Pot Testing Up in Smoke?

Pot Testing Up in Smoke?

With broader use of marijuana, will employers need to abandon its prohibition?

The Associated Press recently reported that companies are dropping marijuana testing because they are “desperate to fill jobs.” With a Minnesota unemployment rate that’s fallen to 3.2 percent, does it make sense for local employers to lose potential employees who can’t pass a drug screen for marijuana?

V. John Ella, who has practiced employment law in Minnesota for more than 20 years, anticipates that some Minnesota employers will abandon pot testing. Among his business clients, he says, “I have had conversations with HR about that trend.”

For safety reasons, certain employers are required to administer drug tests to potential employees, such as drivers. “They have to test for drugs and test for marijuana, they have no choice,” says Ella, an attorney with Trepanier MacGillis Battina in Minneapolis.

However, he says, other companies have discretion. In the coming years, he says, marijuana is increasingly likely to be dropped from the list of drugs tested in Minnesota, as well as elsewhere, as it continues to be legalized on a state level.
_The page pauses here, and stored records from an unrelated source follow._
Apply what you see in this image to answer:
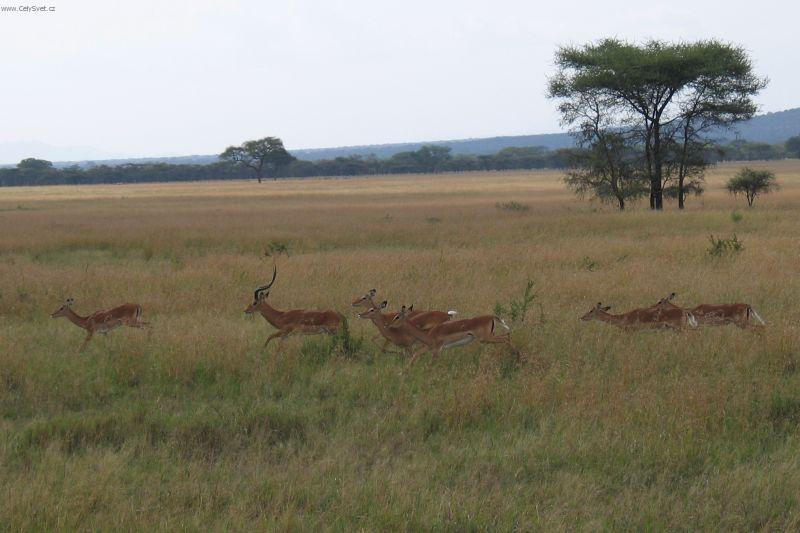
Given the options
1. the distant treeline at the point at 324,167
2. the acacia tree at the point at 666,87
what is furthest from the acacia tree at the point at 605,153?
the distant treeline at the point at 324,167

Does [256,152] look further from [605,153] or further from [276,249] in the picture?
[276,249]

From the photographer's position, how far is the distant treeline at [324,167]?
415ft

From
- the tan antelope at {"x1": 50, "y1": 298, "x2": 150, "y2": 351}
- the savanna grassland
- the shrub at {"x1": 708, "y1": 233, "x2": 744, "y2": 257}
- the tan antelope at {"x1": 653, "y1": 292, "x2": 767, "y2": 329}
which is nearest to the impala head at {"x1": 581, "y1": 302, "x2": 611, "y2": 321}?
the savanna grassland

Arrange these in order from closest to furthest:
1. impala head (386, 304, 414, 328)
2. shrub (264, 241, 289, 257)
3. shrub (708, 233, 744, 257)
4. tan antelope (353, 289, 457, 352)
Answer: impala head (386, 304, 414, 328) < tan antelope (353, 289, 457, 352) < shrub (708, 233, 744, 257) < shrub (264, 241, 289, 257)

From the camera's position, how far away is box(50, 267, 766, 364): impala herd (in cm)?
747

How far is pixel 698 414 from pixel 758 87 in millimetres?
25559

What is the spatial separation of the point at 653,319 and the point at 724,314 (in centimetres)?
76

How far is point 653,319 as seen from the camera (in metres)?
8.52

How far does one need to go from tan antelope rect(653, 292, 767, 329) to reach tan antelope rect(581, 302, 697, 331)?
8cm

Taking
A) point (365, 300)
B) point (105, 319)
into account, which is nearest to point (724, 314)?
point (365, 300)

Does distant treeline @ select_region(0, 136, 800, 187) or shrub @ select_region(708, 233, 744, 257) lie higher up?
distant treeline @ select_region(0, 136, 800, 187)

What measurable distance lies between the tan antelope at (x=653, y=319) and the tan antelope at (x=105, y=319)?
211 inches

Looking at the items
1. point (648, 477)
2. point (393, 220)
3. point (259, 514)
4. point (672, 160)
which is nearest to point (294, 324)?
point (259, 514)

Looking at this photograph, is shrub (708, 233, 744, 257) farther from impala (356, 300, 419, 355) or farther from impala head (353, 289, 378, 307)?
impala (356, 300, 419, 355)
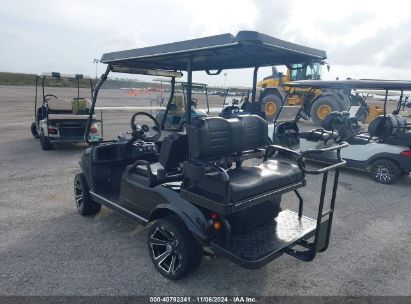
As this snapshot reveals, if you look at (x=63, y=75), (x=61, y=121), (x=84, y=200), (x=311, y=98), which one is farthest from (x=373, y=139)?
(x=311, y=98)

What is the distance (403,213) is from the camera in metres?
4.63

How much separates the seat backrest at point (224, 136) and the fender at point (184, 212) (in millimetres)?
438

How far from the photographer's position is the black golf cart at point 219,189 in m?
2.57

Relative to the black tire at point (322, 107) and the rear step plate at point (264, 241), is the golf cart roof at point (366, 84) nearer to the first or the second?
the rear step plate at point (264, 241)

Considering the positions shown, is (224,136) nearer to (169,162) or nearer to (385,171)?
(169,162)

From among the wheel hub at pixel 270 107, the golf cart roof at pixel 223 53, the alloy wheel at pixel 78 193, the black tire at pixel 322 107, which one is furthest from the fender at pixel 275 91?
the alloy wheel at pixel 78 193

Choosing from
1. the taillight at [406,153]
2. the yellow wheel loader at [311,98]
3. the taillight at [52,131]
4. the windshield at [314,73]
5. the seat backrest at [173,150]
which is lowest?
the taillight at [52,131]

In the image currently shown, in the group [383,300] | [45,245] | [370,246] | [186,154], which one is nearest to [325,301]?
[383,300]

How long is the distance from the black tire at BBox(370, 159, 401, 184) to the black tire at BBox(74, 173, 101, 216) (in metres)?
5.09

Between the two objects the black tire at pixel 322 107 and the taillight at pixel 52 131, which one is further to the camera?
the black tire at pixel 322 107

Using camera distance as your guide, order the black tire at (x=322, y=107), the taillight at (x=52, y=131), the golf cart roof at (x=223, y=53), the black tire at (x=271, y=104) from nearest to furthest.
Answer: the golf cart roof at (x=223, y=53) → the taillight at (x=52, y=131) → the black tire at (x=322, y=107) → the black tire at (x=271, y=104)

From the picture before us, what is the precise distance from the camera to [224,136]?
3.04 metres

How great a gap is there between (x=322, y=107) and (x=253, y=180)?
38.6ft

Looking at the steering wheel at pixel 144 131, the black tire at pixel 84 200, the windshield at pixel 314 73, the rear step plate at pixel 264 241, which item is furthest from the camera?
the windshield at pixel 314 73
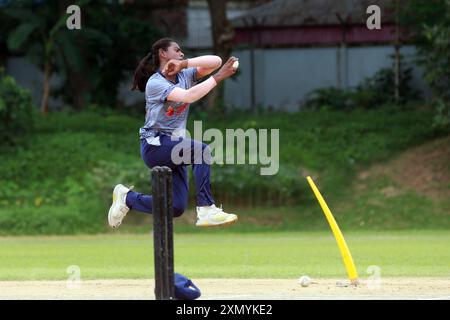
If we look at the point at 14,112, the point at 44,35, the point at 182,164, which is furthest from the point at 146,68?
the point at 44,35

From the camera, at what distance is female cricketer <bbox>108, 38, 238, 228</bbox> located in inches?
466

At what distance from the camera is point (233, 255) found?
2078cm

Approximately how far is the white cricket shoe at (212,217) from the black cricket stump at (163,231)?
178cm

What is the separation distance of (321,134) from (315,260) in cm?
1320

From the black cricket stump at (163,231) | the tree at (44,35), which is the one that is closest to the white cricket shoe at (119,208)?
the black cricket stump at (163,231)

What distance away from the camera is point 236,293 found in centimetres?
1238

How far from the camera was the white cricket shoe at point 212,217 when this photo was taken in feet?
39.7

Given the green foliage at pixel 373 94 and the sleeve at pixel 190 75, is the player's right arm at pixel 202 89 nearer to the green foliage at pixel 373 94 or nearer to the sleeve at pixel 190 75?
the sleeve at pixel 190 75

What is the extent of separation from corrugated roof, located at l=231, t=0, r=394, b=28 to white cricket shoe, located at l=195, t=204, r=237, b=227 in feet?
77.4

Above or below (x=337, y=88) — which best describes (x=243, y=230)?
below

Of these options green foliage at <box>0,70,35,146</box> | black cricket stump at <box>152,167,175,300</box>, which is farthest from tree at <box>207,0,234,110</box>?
black cricket stump at <box>152,167,175,300</box>

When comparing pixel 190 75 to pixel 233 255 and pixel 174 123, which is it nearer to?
pixel 174 123
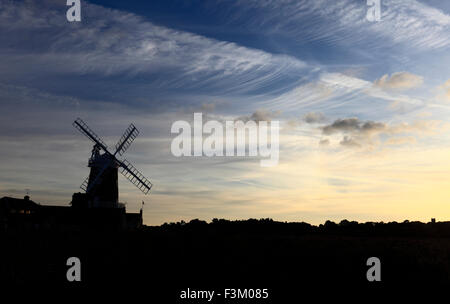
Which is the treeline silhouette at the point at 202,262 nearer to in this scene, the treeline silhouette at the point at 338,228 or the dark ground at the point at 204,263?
the dark ground at the point at 204,263

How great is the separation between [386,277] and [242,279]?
21.2 ft

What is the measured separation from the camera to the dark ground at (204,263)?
20000mm

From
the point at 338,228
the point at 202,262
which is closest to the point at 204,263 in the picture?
the point at 202,262

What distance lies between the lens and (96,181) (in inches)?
2208

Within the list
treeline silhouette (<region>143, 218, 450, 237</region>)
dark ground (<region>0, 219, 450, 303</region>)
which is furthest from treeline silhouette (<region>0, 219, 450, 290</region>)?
treeline silhouette (<region>143, 218, 450, 237</region>)

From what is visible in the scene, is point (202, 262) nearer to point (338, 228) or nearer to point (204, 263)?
point (204, 263)

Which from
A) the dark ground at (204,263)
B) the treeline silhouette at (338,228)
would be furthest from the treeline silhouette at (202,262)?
the treeline silhouette at (338,228)

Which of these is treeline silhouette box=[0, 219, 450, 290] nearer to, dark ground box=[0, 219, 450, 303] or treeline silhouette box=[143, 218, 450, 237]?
dark ground box=[0, 219, 450, 303]

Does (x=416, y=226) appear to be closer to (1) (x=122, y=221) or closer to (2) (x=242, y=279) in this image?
(1) (x=122, y=221)

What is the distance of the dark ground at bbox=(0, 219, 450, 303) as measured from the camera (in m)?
20.0

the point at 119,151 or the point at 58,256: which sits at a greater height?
the point at 119,151

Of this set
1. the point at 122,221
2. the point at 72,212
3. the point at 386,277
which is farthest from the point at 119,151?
the point at 386,277

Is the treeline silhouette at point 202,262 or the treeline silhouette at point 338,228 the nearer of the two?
the treeline silhouette at point 202,262
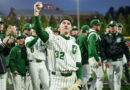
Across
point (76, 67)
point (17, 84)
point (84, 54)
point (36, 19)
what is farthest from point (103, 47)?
point (36, 19)

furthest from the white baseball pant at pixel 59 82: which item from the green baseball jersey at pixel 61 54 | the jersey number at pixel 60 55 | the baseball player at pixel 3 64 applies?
the baseball player at pixel 3 64

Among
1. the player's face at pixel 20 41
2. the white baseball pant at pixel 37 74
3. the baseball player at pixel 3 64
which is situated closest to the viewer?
the baseball player at pixel 3 64

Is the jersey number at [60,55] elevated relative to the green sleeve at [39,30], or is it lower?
lower

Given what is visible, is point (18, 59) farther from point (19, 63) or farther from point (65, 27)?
point (65, 27)

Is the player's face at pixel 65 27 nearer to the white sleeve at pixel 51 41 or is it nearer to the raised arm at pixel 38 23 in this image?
the white sleeve at pixel 51 41

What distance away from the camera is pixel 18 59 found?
7.89 metres

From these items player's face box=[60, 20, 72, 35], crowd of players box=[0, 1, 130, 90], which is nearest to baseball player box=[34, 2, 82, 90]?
player's face box=[60, 20, 72, 35]

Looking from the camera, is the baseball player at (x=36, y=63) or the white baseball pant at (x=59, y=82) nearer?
the white baseball pant at (x=59, y=82)

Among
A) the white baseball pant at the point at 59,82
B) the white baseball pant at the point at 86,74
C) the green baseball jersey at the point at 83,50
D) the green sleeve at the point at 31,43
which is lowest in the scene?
the white baseball pant at the point at 86,74

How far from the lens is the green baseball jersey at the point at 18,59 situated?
777cm

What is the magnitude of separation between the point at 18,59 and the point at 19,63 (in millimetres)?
120

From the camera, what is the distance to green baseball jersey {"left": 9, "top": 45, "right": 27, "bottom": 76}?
7767 millimetres

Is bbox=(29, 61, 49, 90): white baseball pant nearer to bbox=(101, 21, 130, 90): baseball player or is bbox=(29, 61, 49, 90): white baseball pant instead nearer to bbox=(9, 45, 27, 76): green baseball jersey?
bbox=(9, 45, 27, 76): green baseball jersey

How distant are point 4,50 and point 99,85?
3.36 m
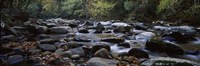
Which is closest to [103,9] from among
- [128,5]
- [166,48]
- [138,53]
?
[128,5]

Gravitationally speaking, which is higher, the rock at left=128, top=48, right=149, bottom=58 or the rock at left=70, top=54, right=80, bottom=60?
the rock at left=70, top=54, right=80, bottom=60

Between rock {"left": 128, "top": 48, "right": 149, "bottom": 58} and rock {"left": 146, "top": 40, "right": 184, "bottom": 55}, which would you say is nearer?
rock {"left": 128, "top": 48, "right": 149, "bottom": 58}

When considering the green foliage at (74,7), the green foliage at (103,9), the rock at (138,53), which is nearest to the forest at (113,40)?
the rock at (138,53)

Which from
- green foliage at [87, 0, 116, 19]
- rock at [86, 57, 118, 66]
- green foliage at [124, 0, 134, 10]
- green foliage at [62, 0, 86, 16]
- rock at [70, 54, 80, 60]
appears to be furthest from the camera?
green foliage at [62, 0, 86, 16]

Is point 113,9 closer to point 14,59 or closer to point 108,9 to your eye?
point 108,9

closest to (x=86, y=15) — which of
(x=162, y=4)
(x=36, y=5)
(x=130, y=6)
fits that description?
(x=36, y=5)

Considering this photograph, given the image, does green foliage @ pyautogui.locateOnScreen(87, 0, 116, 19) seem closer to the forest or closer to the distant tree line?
the distant tree line

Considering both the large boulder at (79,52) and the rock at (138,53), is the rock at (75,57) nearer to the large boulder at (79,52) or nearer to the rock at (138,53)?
the large boulder at (79,52)

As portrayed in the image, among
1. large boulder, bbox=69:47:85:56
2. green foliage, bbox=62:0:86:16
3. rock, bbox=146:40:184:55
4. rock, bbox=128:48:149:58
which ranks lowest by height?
green foliage, bbox=62:0:86:16

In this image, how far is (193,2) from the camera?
1867 centimetres

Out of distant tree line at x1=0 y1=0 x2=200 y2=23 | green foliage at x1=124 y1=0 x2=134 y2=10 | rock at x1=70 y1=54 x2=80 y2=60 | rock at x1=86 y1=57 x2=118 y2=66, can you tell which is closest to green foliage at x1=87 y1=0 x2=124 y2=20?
distant tree line at x1=0 y1=0 x2=200 y2=23

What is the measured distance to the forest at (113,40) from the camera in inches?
240

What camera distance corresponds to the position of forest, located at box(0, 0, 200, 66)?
6.11 meters

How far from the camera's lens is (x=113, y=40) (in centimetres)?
946
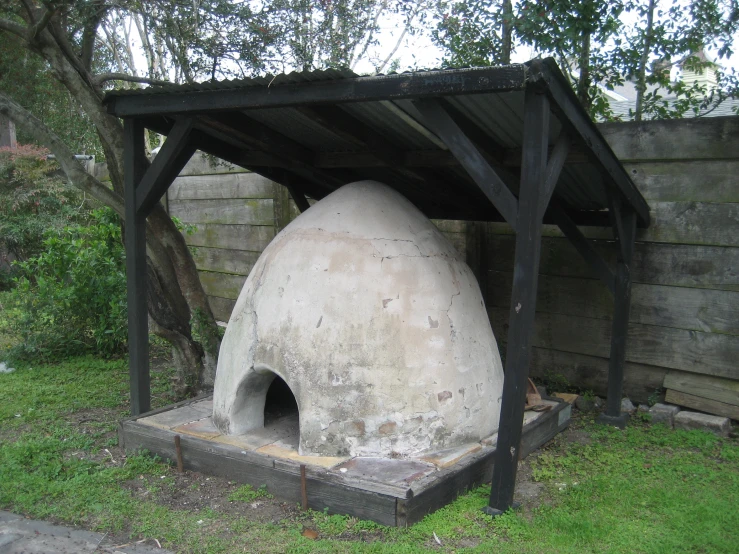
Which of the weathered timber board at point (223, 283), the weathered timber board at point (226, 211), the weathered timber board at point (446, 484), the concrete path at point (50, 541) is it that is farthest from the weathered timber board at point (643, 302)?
the concrete path at point (50, 541)

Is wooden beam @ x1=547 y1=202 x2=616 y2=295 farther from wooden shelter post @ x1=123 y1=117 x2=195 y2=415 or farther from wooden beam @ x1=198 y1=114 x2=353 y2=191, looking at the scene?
wooden shelter post @ x1=123 y1=117 x2=195 y2=415

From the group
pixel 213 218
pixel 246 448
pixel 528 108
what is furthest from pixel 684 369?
pixel 213 218

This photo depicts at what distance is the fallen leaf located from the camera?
11.8ft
The use of medical marijuana is the subject of a major employment law case being litigated locally. Chris Sonterre is suing Costco in U.S. District Court. Sonterre, who had previously worked for Costco, applied to rejoin the company in 2017 and was offered a job “contingent upon a pre-employment drug test,” says his attorney, Shawn Wanta of Baillon Thome Jozwiak & Wanta in Minneapolis.

Sonterre, who sustained a traumatic brain injury while working in the North Dakota oil fields, wanted to work in front-end assistance at a Costco facility in the Twin Cities. Wanta says that Sonterre’s doctor had prescribed medical marijuana to treat PTSD.

When he arrived for his test, Sonterre produced documentation that he was enrolled in the Minnesota Medical Cannabis Program. He tested positive for cannabis and didn’t get the job. “Sonterre was told that Costco’s policy is to deny employment to anyone who tests positive for cannabis without exception,” Wanta says.

Sonterre argues Costco violated the Minnesota statutes protecting medical marijuana users as well as the Minnesota Human Rights Act.